> REQUIRED WORK
Count the lines of the material below that contain the string "furthest", treating uppercase and lowercase as different, and reply with only that number.
○ ○ ○
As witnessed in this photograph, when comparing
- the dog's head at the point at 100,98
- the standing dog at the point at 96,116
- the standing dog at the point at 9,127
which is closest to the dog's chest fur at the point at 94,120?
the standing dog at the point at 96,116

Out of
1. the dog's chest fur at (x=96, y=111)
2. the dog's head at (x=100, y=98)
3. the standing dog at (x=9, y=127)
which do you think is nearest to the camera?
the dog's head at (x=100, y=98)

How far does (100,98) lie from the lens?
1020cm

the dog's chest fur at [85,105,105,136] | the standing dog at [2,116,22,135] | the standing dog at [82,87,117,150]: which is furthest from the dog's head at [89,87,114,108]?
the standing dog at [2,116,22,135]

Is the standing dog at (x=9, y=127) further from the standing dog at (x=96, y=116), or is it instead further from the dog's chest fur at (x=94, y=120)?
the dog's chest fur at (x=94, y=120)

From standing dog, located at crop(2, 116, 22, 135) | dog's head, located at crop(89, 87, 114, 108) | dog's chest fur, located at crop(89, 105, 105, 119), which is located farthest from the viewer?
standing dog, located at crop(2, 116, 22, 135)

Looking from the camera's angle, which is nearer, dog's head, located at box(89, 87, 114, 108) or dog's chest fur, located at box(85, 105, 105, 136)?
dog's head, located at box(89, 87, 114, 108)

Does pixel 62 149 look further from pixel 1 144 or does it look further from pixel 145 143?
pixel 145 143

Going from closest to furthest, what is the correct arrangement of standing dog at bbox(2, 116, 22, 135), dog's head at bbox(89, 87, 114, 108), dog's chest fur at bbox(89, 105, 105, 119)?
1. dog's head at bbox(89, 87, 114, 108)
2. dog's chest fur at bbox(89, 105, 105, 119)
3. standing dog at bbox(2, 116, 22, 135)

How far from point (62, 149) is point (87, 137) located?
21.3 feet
○ ○ ○
> REPLY
2